With Thanksgiving and Christmas rapidly approaching, many of us are thinking about planning meals, coordinating family visits, and buying gifts. There is no question that the most wonderful time of the year can leave us feeling busy and depleted.
But what often strips us of our energy the most isn’t the long to-do list, or standing in the kitchen all day; it’s the family drama.
Maybe there are debates about where the holidays should be spent, or maybe things go south once everyone unites. Either way, it can turn a festive time into one that makes you want to crawl under your covers and hide.
So how do you enjoy the holidays without having to deal with any family drama? Without question, it can be difficult, but it isn’t impossible.
With a few important (and sometimes tough) decisions, you can have a holiday season that lets you fill up with all the goodness life has to offer while keeping the side of drama where it belongs—way off to the side.
Here are 7 tips to help make the rest of your year joyous and drama-free.
Get on the same page with your spouse
Nothing feeds into family drama more than not being on the same page as your spouse. You both have to communicate and come to a clear understanding about what you want your holiday season to look like, where you will spend it, and what you just aren’t willing to compromise on.
Related: 5 great games to play over the holidays with your family
Once the rest of the family realizes that you are a united front, it becomes a lot easier to let everyone know where you stand on issues and what you will and will not do this season.
Don’t engage in the drama
This is much easier said than done, but it’s the best piece of advice I can give. DO NOT engage in the drama. Ignore it, walk away, nod and smile, but don’t get caught up in it. You have better things to do.
When you have a family member who thrives off of drama, they will try their best to suck you into it. Don’t let it happen. You have control over how you react to everything that happens in your space. Choose your peace of mind and make this the year that you just don’t bother with the foolishness.
Don’t feel obligated to do anything
How did the holidays become this time of the year when we do so much because we feel obligated? Talk about unfair. Don’t feel obligated to go where you just don’t want to go, or spend what you just don’t have.
There is nothing joyous about doing that. During the holiday season, you should be moved to do things because God placed it in your heart. If your heart just doesn’t want to do anything, dig deeper to determine why you feel that way because it may be stress or depression.
Practice self-care
Stress lends itself to a whole lot of drama. When you are in a rested and peaceful place, you are a lot less likely to become a part of the drama, or let it bother you very much. A bit of self-care throughout the season puts you in a pleasant mood and stops the madness from getting on your last nerve.
Set clear boundaries
You and your spouse run your home—no one else. Please don’t let family members overstep their boundaries time and time again. The more you allow it, the more it happens.
Establish your boundaries, make them known, and be okay with the fact that some people just won’t like it.
Come up with an exit plan
Have a few family events that you just have to attend? I understand. But remember, showing your face does not mean getting caught up in hours of family drama.
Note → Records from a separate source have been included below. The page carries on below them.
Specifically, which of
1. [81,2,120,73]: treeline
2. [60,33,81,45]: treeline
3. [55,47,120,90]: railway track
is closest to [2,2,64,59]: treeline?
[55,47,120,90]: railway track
Related: For Step families, here are 10 ways to ensure you have a happy holiday season
Show up with a positive attitude and be ready to have a good time. If things go south, make sure you have a plan to exit the situation smoothly. Even if a little white lie is required, it’s better than dealing with drama all night.
Say NO as much as you can
I love the word no. Get comfortable with saying it, and say it as often as you need to. Trying to please everyone only leads to frustration and anger, and that will eventually lead to some drama.
It’s okay to say no if you have to. Say it with love and grace, but don’t apologize for it. You have the right to say no and keep it moving.
BMWK family, how do you plan to make your holiday season drama-free?